Saat hendak memulai makan dan melihat nasi di piring, dan nasihat si bapak di bis tadi kembali terngiang. Bergantian kupandangi nasi dan hamparan sawah melalui jendela restoran. Saat itulah aku bersyukur. Melalui si bapak itu, Allah telah berkenan untuk menegurku, bukan hanya karena aku tak tahu, pada butir nasi yang mana berkahNya akan diturunkan, bukan pula hanya karena salah satu perwujudan rasa syukur atas karunia dan rizkiNya.
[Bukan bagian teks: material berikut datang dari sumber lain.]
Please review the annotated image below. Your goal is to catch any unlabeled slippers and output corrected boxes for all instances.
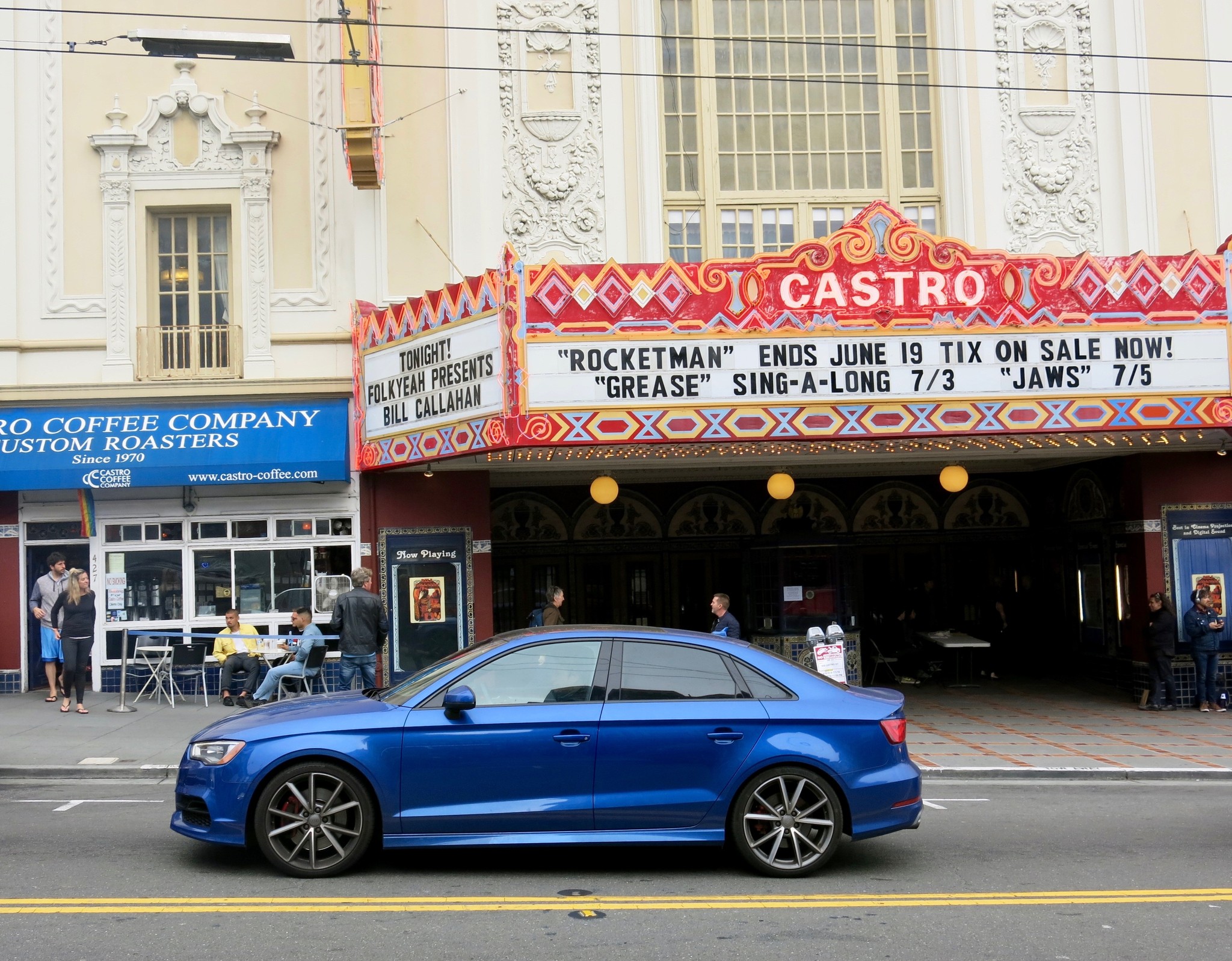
[60,700,71,712]
[76,709,89,714]
[45,696,58,702]
[58,680,66,696]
Namun menghabiskan hidangan yang ada, hingga butir nasi yang terakhir, merupakan salah satu cara kita berterima kasih pada para petani, yang tanpa kenal lelah, telah berusaha mempersembahkan hasil kerja terbaiknya pada kita. Tanpa keras keras mereka, sulit bagi kita untuk bisa menikmati nasi yang pulen dan lezat ini.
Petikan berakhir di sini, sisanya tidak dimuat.